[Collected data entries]
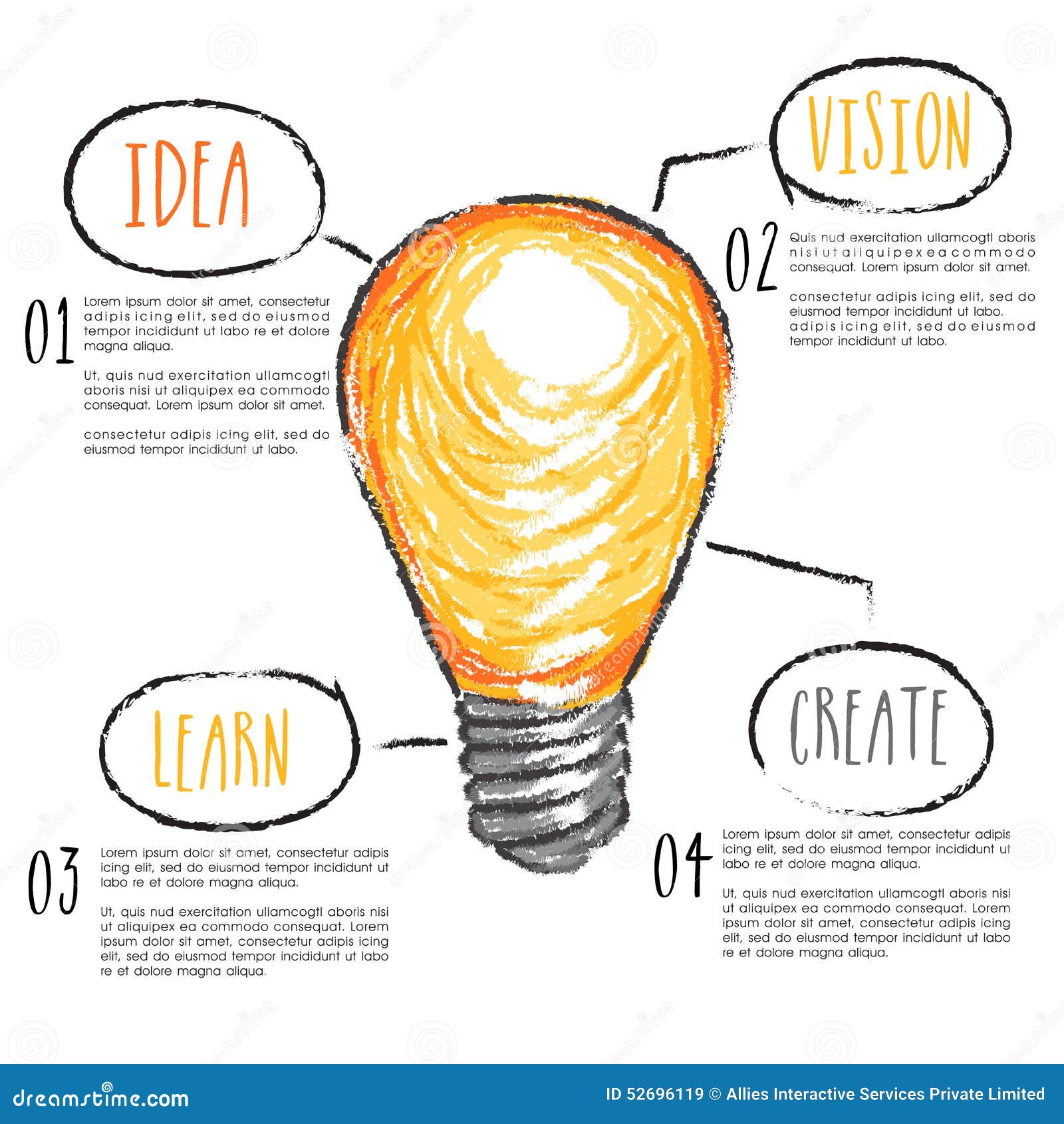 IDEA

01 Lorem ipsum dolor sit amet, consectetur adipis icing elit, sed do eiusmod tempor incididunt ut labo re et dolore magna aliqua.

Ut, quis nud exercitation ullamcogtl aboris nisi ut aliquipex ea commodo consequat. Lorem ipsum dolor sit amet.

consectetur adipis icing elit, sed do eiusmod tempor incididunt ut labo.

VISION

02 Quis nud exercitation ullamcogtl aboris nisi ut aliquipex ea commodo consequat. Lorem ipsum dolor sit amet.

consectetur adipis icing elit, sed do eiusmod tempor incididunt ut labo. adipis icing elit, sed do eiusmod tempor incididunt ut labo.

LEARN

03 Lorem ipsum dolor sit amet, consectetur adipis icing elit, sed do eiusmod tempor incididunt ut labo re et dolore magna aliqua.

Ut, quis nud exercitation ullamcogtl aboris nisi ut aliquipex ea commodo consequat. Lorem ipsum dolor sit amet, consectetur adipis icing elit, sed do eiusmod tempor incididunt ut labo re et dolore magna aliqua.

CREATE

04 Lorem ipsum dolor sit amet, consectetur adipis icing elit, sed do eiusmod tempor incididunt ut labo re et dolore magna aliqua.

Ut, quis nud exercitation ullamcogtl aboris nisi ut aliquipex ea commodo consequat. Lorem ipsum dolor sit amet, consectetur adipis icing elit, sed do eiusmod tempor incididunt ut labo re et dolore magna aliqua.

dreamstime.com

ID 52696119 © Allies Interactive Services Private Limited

### The task
Return the records above verbatim, images excluded.

### Your response
 IDEA

01 Lorem ipsum dolor sit amet, consectetur adipis icing elit, sed do eiusmod tempor incididunt ut labo re et dolore magna aliqua.

Ut, quis nud exercitation ullamcogtl aboris nisi ut aliquipex ea commodo consequat. Lorem ipsum dolor sit amet.

consectetur adipis icing elit, sed do eiusmod tempor incididunt ut labo.

VISION

02 Quis nud exercitation ullamcogtl aboris nisi ut aliquipex ea commodo consequat. Lorem ipsum dolor sit amet.

consectetur adipis icing elit, sed do eiusmod tempor incididunt ut labo. adipis icing elit, sed do eiusmod tempor incididunt ut labo.

LEARN

03 Lorem ipsum dolor sit amet, consectetur adipis icing elit, sed do eiusmod tempor incididunt ut labo re et dolore magna aliqua.

Ut, quis nud exercitation ullamcogtl aboris nisi ut aliquipex ea commodo consequat. Lorem ipsum dolor sit amet, consectetur adipis icing elit, sed do eiusmod tempor incididunt ut labo re et dolore magna aliqua.

CREATE

04 Lorem ipsum dolor sit amet, consectetur adipis icing elit, sed do eiusmod tempor incididunt ut labo re et dolore magna aliqua.

Ut, quis nud exercitation ullamcogtl aboris nisi ut aliquipex ea commodo consequat. Lorem ipsum dolor sit amet, consectetur adipis icing elit, sed do eiusmod tempor incididunt ut labo re et dolore magna aliqua.

dreamstime.com

ID 52696119 © Allies Interactive Services Private Limited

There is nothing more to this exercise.